Thanks Oren and Max, appreciate the info. Oren my 566 is set up with a 5 deg. rise stem and I am running two spacers underneath. The hard thing about this project is there are no Look dealers in my area I can speak with and honestly I see very few Look bikes in this area so throwing a leg over a 585 for a test ride isn't likely to happen. There was a dealer locally until two years ago but his shop ended up going out of business, but visiting that shop is how I came to appreciate the Look brand. So admittedly building a 585 is a faith driven project I hope yields a bike I love to ride. 

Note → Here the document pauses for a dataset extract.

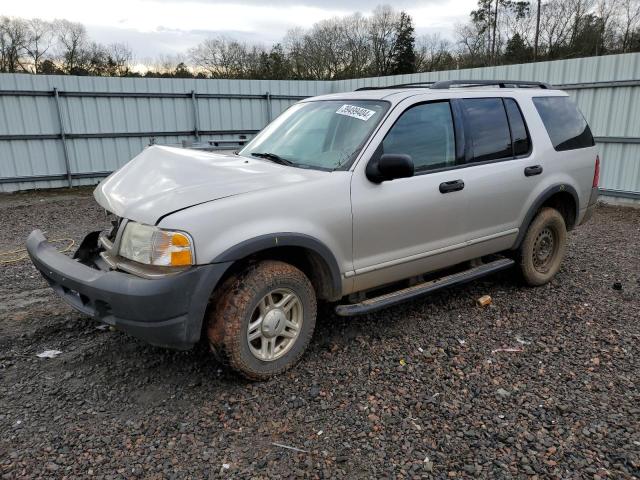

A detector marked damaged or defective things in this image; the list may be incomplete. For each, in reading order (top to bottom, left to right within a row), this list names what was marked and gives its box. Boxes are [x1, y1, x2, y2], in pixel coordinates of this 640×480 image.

damaged front bumper [28, 229, 232, 348]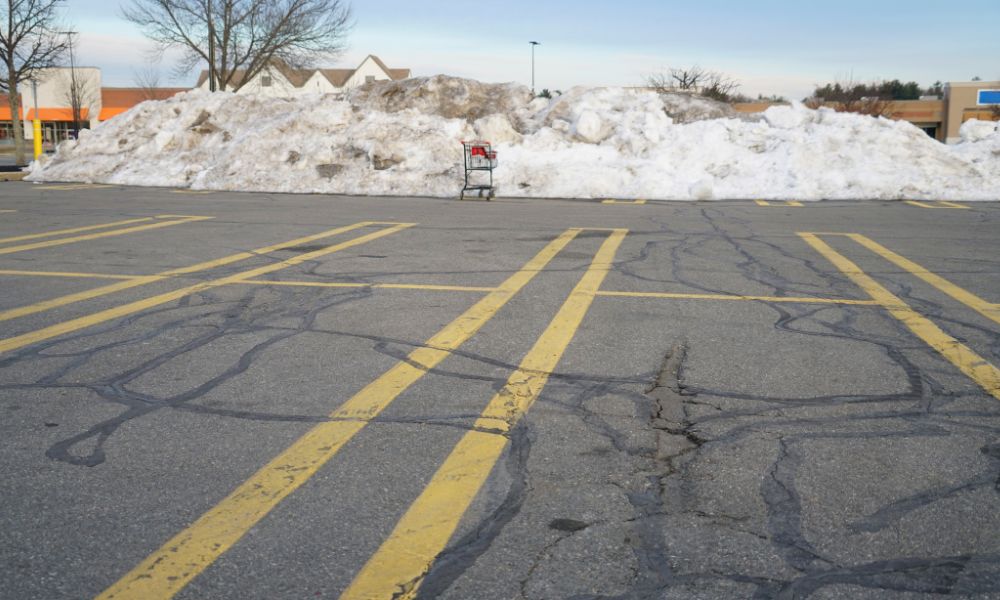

Fit wise the one thing I have never liked about my 566 origin is the amount of toe/front wheel overlap, the wheel can hit behind my big toe, honestly that is why I have been thinking of a larger frame. I always rode 56cm frames in the past but those were also race style geometry frames so I was use to being stretched out, and never had toe /wheel overlap before. But I have also read many times that overlap is typical with comfort style frames, but mine just seems a little much. I built the 566 as a century bike and it has been a great bike for all day comfort but I miss having something a little more snappy under me, so now I want both. 

Thanks again for all your help.
Don


----------